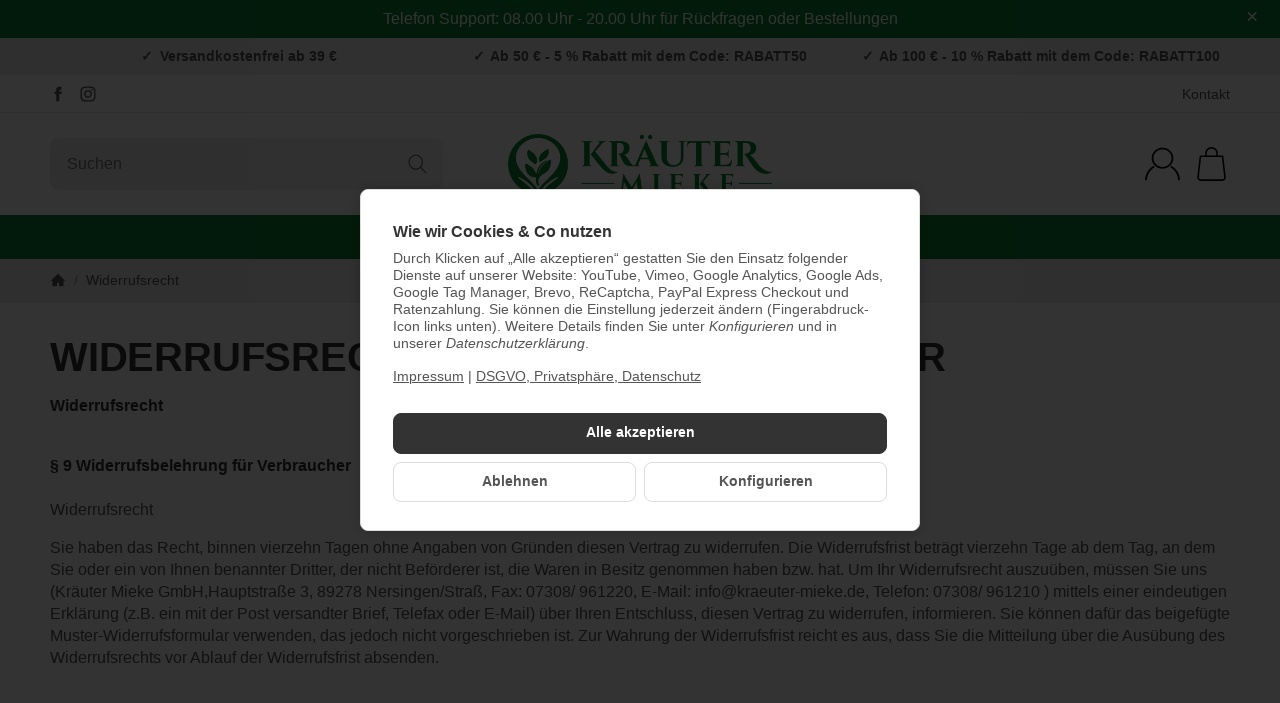

--- FILE ---
content_type: text/javascript
request_url: https://widgets.trustedshops.com/js/XC8573ED099E9138A93CABB1AB4307CD1.js
body_size: 1339
content:
((e,t)=>{const a={shopInfo:{tsId:"XC8573ED099E9138A93CABB1AB4307CD1",name:"shop.kraeuter-mieke.de",url:"shop.kraeuter-mieke.de",language:"de",targetMarket:"DEU",ratingVariant:"WIDGET",eTrustedIds:{accountId:"acc-583788c7-8c89-443f-8c69-d47477803c62",channelId:"chl-18b8f9e5-7c72-4ffb-aadd-94c5683bf235"},buyerProtection:{certificateType:"CLASSIC",certificateState:"PRODUCTION",mainProtectionCurrency:"EUR",classicProtectionAmount:100,maxProtectionDuration:30,plusProtectionAmount:2e4,basicProtectionAmount:100,firstCertified:"2018-04-04 17:48:32"},reviewSystem:{rating:{averageRating:4.89,averageRatingCount:929,overallRatingCount:4734,distribution:{oneStar:4,twoStars:2,threeStars:5,fourStars:66,fiveStars:852}},reviews:[{average:5,buyerStatement:"Hervorragende Qualität",rawChangeDate:"2026-01-18T13:13:25.000Z",changeDate:"18.1.2026",transactionDate:"11.1.2026"},{average:5,buyerStatement:"Funktioniert alles einwandfrei, Lieferung trifft immer zeitnah ein!",rawChangeDate:"2026-01-18T10:52:39.000Z",changeDate:"18.1.2026",transactionDate:"11.1.2026"},{average:5,buyerStatement:"alles problemlos und ok",rawChangeDate:"2026-01-17T11:03:34.000Z",changeDate:"17.1.2026",transactionDate:"10.1.2026"}]},features:["GUARANTEE_RECOG_CLASSIC_INTEGRATION","SHOP_CONSUMER_MEMBERSHIP","DISABLE_REVIEWREQUEST_SENDING","MARS_EVENTS","MARS_REVIEWS","MARS_PUBLIC_QUESTIONNAIRE","MARS_QUESTIONNAIRE"],consentManagementType:"OFF",urls:{profileUrl:"https://www.trustedshops.de/bewertung/info_XC8573ED099E9138A93CABB1AB4307CD1.html",profileUrlLegalSection:"https://www.trustedshops.de/bewertung/info_XC8573ED099E9138A93CABB1AB4307CD1.html#legal-info",reviewLegalUrl:"https://help.etrusted.com/hc/de/articles/23970864566162"},contractStartDate:"2018-03-01 00:00:00",shopkeeper:{name:"Kräuter-Mieke GmbH",street:"Hauptstraße 3",country:"DE",city:"Nersingen-Straß",zip:"89278"},displayVariant:"full",variant:"full",twoLetterCountryCode:"DE"},"process.env":{STAGE:"prod"},externalConfig:{trustbadgeScriptUrl:"https://widgets.trustedshops.com/assets/trustbadge.js",cdnDomain:"widgets.trustedshops.com"},elementIdSuffix:"-98e3dadd90eb493088abdc5597a70810",buildTimestamp:"2026-01-19T05:23:06.881Z",buildStage:"prod"},r=a=>{const{trustbadgeScriptUrl:r}=a.externalConfig;let n=t.querySelector(`script[src="${r}"]`);n&&t.body.removeChild(n),n=t.createElement("script"),n.src=r,n.charset="utf-8",n.setAttribute("data-type","trustbadge-business-logic"),n.onerror=()=>{throw new Error(`The Trustbadge script could not be loaded from ${r}. Have you maybe selected an invalid TSID?`)},n.onload=()=>{e.trustbadge?.load(a)},t.body.appendChild(n)};"complete"===t.readyState?r(a):e.addEventListener("load",(()=>{r(a)}))})(window,document);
----
INSTRUCTIONS TO FOLLOW:
Leave out all images, then reproduce the entries above exactly.

OUTPUT:
--- FILE ---
content_type: text/javascript
request_url: https://widgets.trustedshops.com/js/XC8573ED099E9138A93CABB1AB4307CD1.js
body_size: 1339
content:
((e,t)=>{const a={shopInfo:{tsId:"XC8573ED099E9138A93CABB1AB4307CD1",name:"shop.kraeuter-mieke.de",url:"shop.kraeuter-mieke.de",language:"de",targetMarket:"DEU",ratingVariant:"WIDGET",eTrustedIds:{accountId:"acc-583788c7-8c89-443f-8c69-d47477803c62",channelId:"chl-18b8f9e5-7c72-4ffb-aadd-94c5683bf235"},buyerProtection:{certificateType:"CLASSIC",certificateState:"PRODUCTION",mainProtectionCurrency:"EUR",classicProtectionAmount:100,maxProtectionDuration:30,plusProtectionAmount:2e4,basicProtectionAmount:100,firstCertified:"2018-04-04 17:48:32"},reviewSystem:{rating:{averageRating:4.89,averageRatingCount:929,overallRatingCount:4734,distribution:{oneStar:4,twoStars:2,threeStars:5,fourStars:66,fiveStars:852}},reviews:[{average:5,buyerStatement:"Hervorragende Qualität",rawChangeDate:"2026-01-18T13:13:25.000Z",changeDate:"18.1.2026",transactionDate:"11.1.2026"},{average:5,buyerStatement:"Funktioniert alles einwandfrei, Lieferung trifft immer zeitnah ein!",rawChangeDate:"2026-01-18T10:52:39.000Z",changeDate:"18.1.2026",transactionDate:"11.1.2026"},{average:5,buyerStatement:"alles problemlos und ok",rawChangeDate:"2026-01-17T11:03:34.000Z",changeDate:"17.1.2026",transactionDate:"10.1.2026"}]},features:["GUARANTEE_RECOG_CLASSIC_INTEGRATION","SHOP_CONSUMER_MEMBERSHIP","DISABLE_REVIEWREQUEST_SENDING","MARS_EVENTS","MARS_REVIEWS","MARS_PUBLIC_QUESTIONNAIRE","MARS_QUESTIONNAIRE"],consentManagementType:"OFF",urls:{profileUrl:"https://www.trustedshops.de/bewertung/info_XC8573ED099E9138A93CABB1AB4307CD1.html",profileUrlLegalSection:"https://www.trustedshops.de/bewertung/info_XC8573ED099E9138A93CABB1AB4307CD1.html#legal-info",reviewLegalUrl:"https://help.etrusted.com/hc/de/articles/23970864566162"},contractStartDate:"2018-03-01 00:00:00",shopkeeper:{name:"Kräuter-Mieke GmbH",street:"Hauptstraße 3",country:"DE",city:"Nersingen-Straß",zip:"89278"},displayVariant:"full",variant:"full",twoLetterCountryCode:"DE"},"process.env":{STAGE:"prod"},externalConfig:{trustbadgeScriptUrl:"https://widgets.trustedshops.com/assets/trustbadge.js",cdnDomain:"widgets.trustedshops.com"},elementIdSuffix:"-98e3dadd90eb493088abdc5597a70810",buildTimestamp:"2026-01-19T05:23:06.881Z",buildStage:"prod"},r=a=>{const{trustbadgeScriptUrl:r}=a.externalConfig;let n=t.querySelector(`script[src="${r}"]`);n&&t.body.removeChild(n),n=t.createElement("script"),n.src=r,n.charset="utf-8",n.setAttribute("data-type","trustbadge-business-logic"),n.onerror=()=>{throw new Error(`The Trustbadge script could not be loaded from ${r}. Have you maybe selected an invalid TSID?`)},n.onload=()=>{e.trustbadge?.load(a)},t.body.appendChild(n)};"complete"===t.readyState?r(a):e.addEventListener("load",(()=>{r(a)}))})(window,document);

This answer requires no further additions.